++++ TEXTE PRÉSENTÉ

Propos d'écrivain

Mon passe-temps préféré :
Tuer un peu, beaucoup…


« Les plus désespérés sont les chants les plus beaux
Et j’en sais d’éternels qui sont de purs sanglots »,

écrivait Alfred de Musset dans sa Nuit de mai. En ce XIX è siècle, le spleen se portait avec une sublime décontraction, comme la redingote d’un dandy ou la célèbre cape d’un Barbey d’Aurevilly. Maintenant que l’on n’ose plus sangloter en public, que reste-t-il à l’écrivain de mauvais poil pour diverses et pertinentes raisons ? Mon chéri est à mille kilomètres de chez moi. Je viens de me coltiner pour la neuf centième fois avec ma meilleure amie. J’ai découvert avec ahurissement que la haine de mon pire ennemi est encore bien vivace, trente ans après notre premier heurt pour cause de haute trahison (de sa part à lui, bien sûr). Mon frigo est vide, ce qui n’est pas très nouveau chez moi. Il pleut à verse et je n’ai aucun courage pour sortir. Au secours, ma boîte ne contient que des factures ! Mon voisin fait sa crise chaque fois que je j’insère un CD dans mon lecteur.

++++++++

CONSIGNE: Relevez toutes les contrariétés énumérées à la première personne dans le texte présenté, à partir de « Mon chéri est à mille kilomètres de chez moi ». Les enregistrements forment un matériel indépendant du texte présenté.

++++ MATÉRIEL FOURNI

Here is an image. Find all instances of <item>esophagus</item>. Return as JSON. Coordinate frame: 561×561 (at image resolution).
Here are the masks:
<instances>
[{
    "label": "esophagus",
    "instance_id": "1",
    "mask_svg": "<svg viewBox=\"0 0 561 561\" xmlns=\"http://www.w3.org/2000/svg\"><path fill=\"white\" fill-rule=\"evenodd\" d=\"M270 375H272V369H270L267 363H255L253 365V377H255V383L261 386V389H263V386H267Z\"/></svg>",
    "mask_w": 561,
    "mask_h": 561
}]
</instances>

++++++++

CORRIGÉ:
- Le chéri est à mille kilomètres.
- Une dispute vient d'avoir lieu, pour la neuf centième fois, avec la meilleure amie.
- La haine du pire ennemi est encore bien vivace, trente ans après le premier heurt.
- Le frigo est vide.
- Il pleut à verse et le courage de sortir manque.
- La boîte ne contient que des factures.
- Le voisin fait sa crise à chaque CD inséré dans le lecteur.